Dieter Urbach

Personal information
- Nationality: German
- Born: 2 February 1935 (age 91) Hagen, North Rhine-Westphalia
- Height: 1.95 m (6 ft 5 in)

Sport
- Sport: Athletics
- Event: Shot put

Medal record
Representing West Germany
Summer Universiade
| Silver medal – second place | 1961 Sofia | Shot put |
| Bronze medal – third place | 1963 Porto Alegre | Shot put |
| Bronze medal – third place | 1963 Porto Alegre | Discus throw |

= Dieter Urbach =

German shot putter (born 1935)

Dietrich "Dieter" Urbach (born 2 February 1935) is a German athlete who specialized in the shot put, also competing on a high level in the discus throw.

==Career==
In the shot put, Urbach finished ninth at the 1958 European Championships, seventh at the 1960 Summer Olympics, won the silver medal at the 1961 Summer Universiade, finished seventh at the 1962 European Championships and won the bronze medal at the 1963 Summer Universiade.
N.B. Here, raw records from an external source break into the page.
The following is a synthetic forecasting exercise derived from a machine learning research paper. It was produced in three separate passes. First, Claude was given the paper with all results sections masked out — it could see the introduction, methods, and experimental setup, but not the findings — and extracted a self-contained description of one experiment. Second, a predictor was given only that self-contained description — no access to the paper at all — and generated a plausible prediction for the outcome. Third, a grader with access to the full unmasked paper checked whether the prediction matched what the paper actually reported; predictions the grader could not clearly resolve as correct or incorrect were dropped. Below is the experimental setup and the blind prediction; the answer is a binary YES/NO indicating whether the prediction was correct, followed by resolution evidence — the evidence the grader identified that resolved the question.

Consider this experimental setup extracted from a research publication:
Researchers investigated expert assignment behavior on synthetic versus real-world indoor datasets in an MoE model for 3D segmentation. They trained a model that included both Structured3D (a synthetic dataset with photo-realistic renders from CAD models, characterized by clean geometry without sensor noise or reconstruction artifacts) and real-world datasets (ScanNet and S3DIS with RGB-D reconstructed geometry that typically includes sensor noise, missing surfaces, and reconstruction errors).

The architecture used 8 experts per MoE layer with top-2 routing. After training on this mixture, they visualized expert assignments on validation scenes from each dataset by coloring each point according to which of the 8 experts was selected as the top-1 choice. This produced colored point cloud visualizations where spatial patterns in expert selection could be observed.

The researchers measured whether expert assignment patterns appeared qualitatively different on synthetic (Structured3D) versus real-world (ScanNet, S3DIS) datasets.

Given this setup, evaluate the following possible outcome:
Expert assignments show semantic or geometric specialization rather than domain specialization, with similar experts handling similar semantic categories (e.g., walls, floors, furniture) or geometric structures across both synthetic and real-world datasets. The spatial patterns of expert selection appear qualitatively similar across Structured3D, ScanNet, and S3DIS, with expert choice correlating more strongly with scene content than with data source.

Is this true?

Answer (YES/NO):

In the discus throw he finished sixth at the 1961 Summer Universiade and won the bronze medal at the 1963 Summer Universiade.

Urbach won his first national championship medal at the West German championships in 1955, a bronze medal in the shot put. He followed with three silver medals in a row, another bronze in 1959, before winning the championships in 1960, 1961, 1962, 1963 and 1964. He represented the clubs VfL Bochum and from 1957 TSV 1860 München. Indoors, he won bronze in 1954 and 1955, silver in 1958 and 1961, and gold in 1962, 1963 and 1964. He also competed in the discus throw, taking national silver medals in 1956, 1961 and 1963 and bronze in 1958.

Urbach set eight West German records in the shot put, nine years apart. First, his 16.65 metres in October 1955 in Freiburg broke a 19-year old record by Hans Woellke (that had also been equalled by Heinrich Trippe during World War II). However, 16.65 stood for less than a year before Karl-Heinz Wegmann overtook it, breaking the 17-metre barrier. Hermann Lingnau had then pushed the record to 17.51 when Urbach set back-to-back records in April 1961, with 17.68 and then 17.83. In July 1961, Hermann Lingnau put 17.89 metres before Urbach replied two days later with 18.06. Before the year was over, Urbach had achieved 18.08, then 18.28.

In 1962 and 1963, Rudolf Langer came along with four improvements of the record. In April 1964, Urbach reclaimed the record for the fourth time, putting 18.71 metres, followed by 19.09 metres in September the same year. This record stood until 1967.